D’abord, il s’étonna d’y voir un cheval, un chien, une poule, un cochon et surtout un sanglier.
— Enfin, dit-il, admettons. De quoi parliez-vous ?
— Monsieur l’Inspecteur, déclara la petite poule blanche, la maîtresse a donné avant-hier aux élèves un problème dont voici l’énoncé : les bois de la commune ont une étendue de seize hectares…

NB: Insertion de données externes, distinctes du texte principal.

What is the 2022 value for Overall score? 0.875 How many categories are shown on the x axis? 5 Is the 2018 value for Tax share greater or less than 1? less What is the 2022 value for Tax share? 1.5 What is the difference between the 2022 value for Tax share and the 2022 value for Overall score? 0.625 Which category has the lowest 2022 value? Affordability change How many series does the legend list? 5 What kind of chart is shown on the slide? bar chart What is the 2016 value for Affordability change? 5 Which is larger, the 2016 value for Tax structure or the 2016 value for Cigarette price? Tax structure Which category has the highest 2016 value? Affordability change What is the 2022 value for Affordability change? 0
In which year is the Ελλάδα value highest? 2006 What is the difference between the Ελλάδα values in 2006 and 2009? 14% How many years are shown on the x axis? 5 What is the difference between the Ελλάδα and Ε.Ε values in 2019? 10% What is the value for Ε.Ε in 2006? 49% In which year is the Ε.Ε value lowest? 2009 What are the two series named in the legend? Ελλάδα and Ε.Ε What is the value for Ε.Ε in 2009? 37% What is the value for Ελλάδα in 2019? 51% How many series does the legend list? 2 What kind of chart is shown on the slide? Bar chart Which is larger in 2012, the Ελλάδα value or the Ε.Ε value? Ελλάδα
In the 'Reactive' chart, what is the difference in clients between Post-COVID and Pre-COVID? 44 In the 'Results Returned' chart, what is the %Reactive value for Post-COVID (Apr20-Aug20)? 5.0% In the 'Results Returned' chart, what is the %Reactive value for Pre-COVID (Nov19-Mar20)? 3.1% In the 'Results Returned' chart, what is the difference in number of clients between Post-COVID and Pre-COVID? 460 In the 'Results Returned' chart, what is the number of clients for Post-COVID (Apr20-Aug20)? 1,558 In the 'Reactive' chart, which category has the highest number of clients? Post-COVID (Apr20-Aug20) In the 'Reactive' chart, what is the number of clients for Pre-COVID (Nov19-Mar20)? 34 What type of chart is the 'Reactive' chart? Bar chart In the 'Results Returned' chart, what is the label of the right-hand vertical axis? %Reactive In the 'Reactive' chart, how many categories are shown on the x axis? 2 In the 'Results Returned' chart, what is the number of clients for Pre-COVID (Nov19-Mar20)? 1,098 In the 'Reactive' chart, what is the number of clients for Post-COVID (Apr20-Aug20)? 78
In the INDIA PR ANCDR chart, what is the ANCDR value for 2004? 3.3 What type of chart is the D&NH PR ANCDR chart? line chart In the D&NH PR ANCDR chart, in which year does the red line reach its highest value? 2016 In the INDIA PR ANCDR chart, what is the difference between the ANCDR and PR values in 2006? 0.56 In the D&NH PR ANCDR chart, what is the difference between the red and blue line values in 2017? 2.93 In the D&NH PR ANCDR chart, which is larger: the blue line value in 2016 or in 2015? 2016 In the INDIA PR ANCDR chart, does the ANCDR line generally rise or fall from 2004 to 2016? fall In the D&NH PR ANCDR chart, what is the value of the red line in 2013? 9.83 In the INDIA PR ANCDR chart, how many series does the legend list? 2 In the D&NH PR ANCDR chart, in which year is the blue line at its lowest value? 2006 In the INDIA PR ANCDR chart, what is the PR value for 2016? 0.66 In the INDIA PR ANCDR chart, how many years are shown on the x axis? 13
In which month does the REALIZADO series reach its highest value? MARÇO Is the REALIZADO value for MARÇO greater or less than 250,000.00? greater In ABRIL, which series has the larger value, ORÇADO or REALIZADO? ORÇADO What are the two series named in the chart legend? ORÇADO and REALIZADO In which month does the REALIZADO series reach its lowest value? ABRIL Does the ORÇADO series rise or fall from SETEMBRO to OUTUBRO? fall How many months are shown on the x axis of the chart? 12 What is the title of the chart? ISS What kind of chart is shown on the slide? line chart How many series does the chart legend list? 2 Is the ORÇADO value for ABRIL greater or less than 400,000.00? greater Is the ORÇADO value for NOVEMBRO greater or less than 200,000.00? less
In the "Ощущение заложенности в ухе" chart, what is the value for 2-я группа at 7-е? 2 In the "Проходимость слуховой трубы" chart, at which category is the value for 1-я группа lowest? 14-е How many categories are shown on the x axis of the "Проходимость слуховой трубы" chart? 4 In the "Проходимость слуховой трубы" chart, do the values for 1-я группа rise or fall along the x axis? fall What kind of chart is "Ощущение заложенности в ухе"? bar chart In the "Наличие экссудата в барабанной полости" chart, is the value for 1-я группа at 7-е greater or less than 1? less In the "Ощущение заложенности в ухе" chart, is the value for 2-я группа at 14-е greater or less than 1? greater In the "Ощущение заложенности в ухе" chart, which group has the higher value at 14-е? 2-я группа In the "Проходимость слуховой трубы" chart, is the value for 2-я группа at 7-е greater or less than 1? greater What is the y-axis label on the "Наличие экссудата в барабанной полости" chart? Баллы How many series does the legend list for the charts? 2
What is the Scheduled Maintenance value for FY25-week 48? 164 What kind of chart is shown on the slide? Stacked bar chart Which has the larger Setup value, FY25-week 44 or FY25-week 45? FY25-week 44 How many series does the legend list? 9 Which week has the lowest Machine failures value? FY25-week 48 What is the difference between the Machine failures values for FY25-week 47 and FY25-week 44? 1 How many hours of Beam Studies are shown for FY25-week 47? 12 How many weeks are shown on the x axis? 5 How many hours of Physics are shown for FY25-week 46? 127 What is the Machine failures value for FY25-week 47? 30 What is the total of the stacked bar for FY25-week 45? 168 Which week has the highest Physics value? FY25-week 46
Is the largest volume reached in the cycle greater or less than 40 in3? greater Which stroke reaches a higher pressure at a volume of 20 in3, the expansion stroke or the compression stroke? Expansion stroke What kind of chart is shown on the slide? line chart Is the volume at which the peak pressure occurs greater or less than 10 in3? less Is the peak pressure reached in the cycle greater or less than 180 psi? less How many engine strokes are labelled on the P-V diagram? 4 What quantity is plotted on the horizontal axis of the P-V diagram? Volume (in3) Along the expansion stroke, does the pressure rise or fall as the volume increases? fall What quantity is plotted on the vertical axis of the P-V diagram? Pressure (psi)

Lorsqu’il fut informé, l’inspecteur n’hésita pas à donner entièrement raison à la petite poule blanche.
Pour commencer, il obligea la maîtresse à mettre une très bonne note sur les cahiers des deux petites et à effacer les zéros de conduite du cochon et du sanglier.
« Les bois de la commune sont les bois de la commune, dit-il, c’est indiscutable. » Il fut si content des bêtes qu’il fit remettre à chacune un bon point et à la petite poule blanche, qui avait si bien raisonné, la croix d’honneur.
Delphine et Marinette rentrèrent à la maison, le cœur léger. En voyant qu’elles avaient de très bonnes notes, les parents furent heureux et fiers (ils crurent aussi que les bons points du chien, du cheval, de la petite poule blanche et du cochon avaient été décernés aux deux petites). Pour les récompenser, ils leur achetèrent des plumiers neufs.